Jakarta, CNBC Indonesia - Catatan sejarah kolonial di Batavia menyimpan kisah kelam tentang sosok pejabat yang meninggalkan luka mendalam di tengah masyarakat. Kebijakan-kebijakannya semasa hidup dinilai menindas dan memberatkan rakyat, hingga kebencian itu terbawa sampai ke liang lahat. Saat ia meninggal dunia, tidak ada penghormatan terakhir yang mengiringi, bahkan jasadnya sempat terbengkalai di jalan.

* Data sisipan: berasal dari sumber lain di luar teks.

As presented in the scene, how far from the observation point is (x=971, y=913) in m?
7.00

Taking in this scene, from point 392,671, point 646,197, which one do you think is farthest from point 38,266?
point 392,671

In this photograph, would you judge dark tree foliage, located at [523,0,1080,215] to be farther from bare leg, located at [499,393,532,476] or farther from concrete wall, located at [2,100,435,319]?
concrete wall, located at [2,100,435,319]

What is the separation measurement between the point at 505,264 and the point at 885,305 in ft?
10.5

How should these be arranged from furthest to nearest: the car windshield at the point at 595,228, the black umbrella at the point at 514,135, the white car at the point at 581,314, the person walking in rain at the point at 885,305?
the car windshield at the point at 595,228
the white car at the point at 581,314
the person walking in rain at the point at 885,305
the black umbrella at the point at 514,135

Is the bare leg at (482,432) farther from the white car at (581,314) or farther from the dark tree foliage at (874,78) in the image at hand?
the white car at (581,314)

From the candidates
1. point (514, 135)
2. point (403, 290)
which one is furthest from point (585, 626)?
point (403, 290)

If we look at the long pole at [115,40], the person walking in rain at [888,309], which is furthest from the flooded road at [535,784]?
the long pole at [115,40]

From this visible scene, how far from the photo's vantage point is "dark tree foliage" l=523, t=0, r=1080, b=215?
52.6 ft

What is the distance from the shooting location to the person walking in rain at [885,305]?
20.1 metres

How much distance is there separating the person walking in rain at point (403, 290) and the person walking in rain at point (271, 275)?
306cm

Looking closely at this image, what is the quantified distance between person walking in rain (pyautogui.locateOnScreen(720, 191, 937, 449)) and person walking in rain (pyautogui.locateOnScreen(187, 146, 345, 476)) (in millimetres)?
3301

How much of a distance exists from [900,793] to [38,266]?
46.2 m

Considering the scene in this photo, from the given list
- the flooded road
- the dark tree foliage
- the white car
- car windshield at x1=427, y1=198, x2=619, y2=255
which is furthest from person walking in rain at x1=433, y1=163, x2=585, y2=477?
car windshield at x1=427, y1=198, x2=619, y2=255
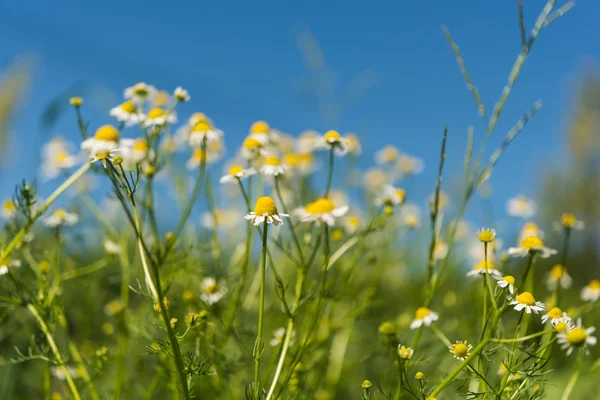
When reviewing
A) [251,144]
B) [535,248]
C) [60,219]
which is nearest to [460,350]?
[535,248]

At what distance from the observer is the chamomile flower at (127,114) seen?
42.4 inches

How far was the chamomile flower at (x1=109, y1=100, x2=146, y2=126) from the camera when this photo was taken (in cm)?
108

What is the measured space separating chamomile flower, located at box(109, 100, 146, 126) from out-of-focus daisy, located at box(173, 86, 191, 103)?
9cm

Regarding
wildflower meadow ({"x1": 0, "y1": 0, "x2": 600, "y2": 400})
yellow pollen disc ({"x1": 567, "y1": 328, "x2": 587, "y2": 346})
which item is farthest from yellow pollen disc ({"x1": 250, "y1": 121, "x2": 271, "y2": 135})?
yellow pollen disc ({"x1": 567, "y1": 328, "x2": 587, "y2": 346})

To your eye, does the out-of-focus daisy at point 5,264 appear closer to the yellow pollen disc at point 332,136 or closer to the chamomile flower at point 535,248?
the yellow pollen disc at point 332,136

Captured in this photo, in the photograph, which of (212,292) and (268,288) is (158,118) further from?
(268,288)

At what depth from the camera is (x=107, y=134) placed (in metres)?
0.94

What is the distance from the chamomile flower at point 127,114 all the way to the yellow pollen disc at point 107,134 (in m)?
0.12

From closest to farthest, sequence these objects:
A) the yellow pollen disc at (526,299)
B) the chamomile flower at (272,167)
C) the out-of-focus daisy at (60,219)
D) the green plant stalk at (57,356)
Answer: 1. the yellow pollen disc at (526,299)
2. the green plant stalk at (57,356)
3. the chamomile flower at (272,167)
4. the out-of-focus daisy at (60,219)

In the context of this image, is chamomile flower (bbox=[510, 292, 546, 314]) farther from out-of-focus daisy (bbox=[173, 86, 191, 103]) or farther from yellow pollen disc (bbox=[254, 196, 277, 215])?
out-of-focus daisy (bbox=[173, 86, 191, 103])

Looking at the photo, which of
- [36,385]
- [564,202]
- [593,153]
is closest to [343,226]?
[36,385]

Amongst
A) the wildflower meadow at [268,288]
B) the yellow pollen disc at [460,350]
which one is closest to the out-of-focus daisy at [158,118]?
the wildflower meadow at [268,288]

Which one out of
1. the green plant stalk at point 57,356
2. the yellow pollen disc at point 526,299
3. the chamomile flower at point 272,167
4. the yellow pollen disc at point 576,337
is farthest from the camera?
the chamomile flower at point 272,167

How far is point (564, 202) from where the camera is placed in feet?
27.5
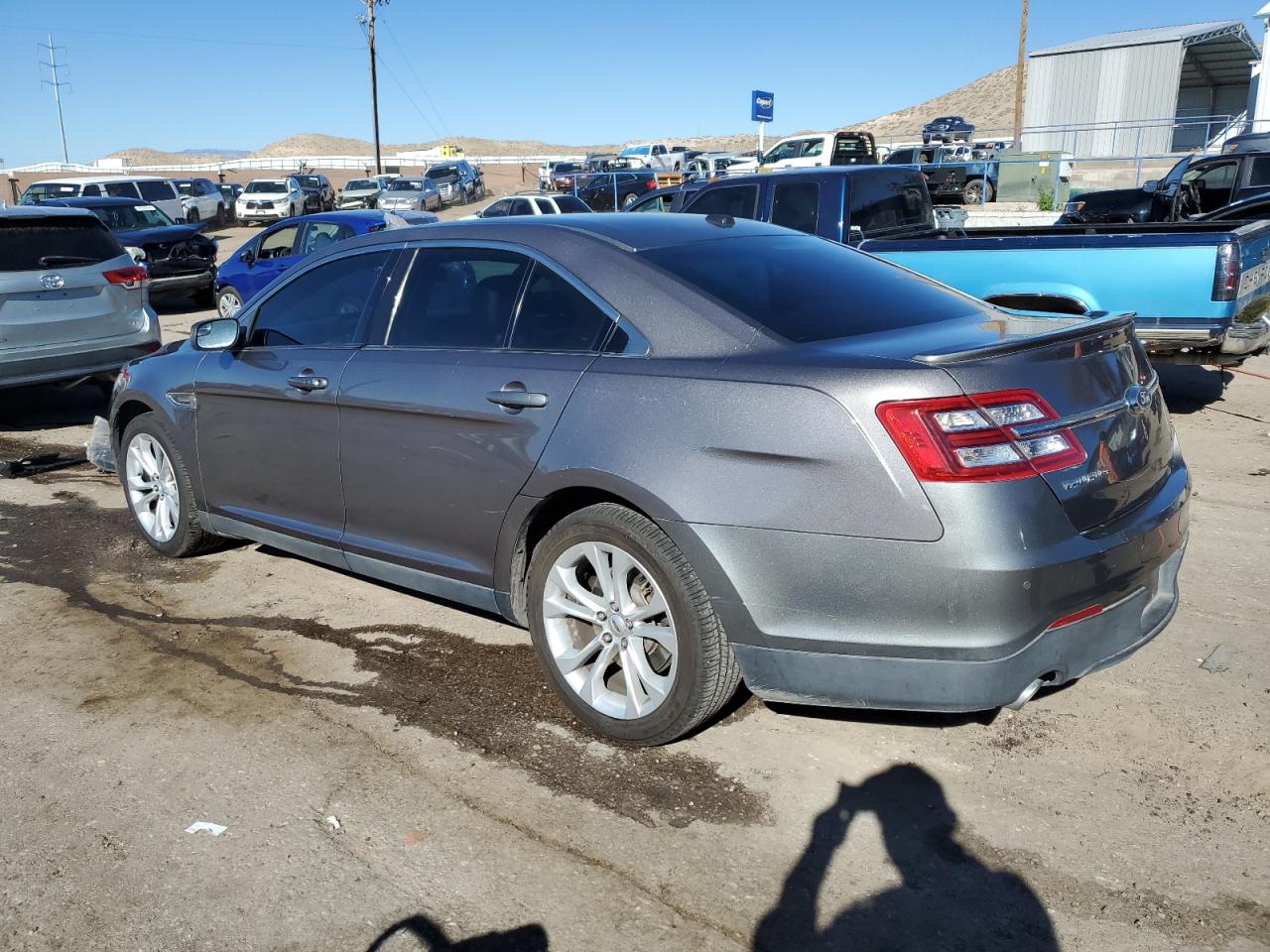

Pejabat VOC tersebut begitu dibenci karena keputusan-keputusan yang kerap merugikan warga. Amarah masyarakat memuncak ketika kematian yang biasanya menjadi momen duka justru berubah menjadi penolakan total. Tak seorang pun bersedia membantu prosesi pemakaman, meski jenazah sudah terbaring di dalam peti mati.
Pejabat tersebut bernama Qiu Zuguan. Walau tidak setenar para Gubernur Jenderal VOC, ia memegang jabatan penting sebagai kepala Boedelkamer, lembaga yang bertugas mengurus peninggalan harta warga Tionghoa di Batavia, yang kini dikenal sebagai Jakarta.
Pada masa itu, banyak warga Tionghoa yang kembali ke negeri asal sambil membawa aset mereka. Tugas Qiu adalah menarik pajak dari aset tersebut. Selain itu, dia juga berwenang mengurus ahli waris maupun peninggalan yang ditinggalkan di Jakarta.
Sejarawan Leonard Blusse dalam The Chinese Annals of Batavia (2018) menulis, sejak menjabat pada 1715, Qiu kerap membuat rakyat sengsara lewat kebijakan-kebijakan pajaknya. Hampir semua aktivitas dikenakan pajak atau pungutan.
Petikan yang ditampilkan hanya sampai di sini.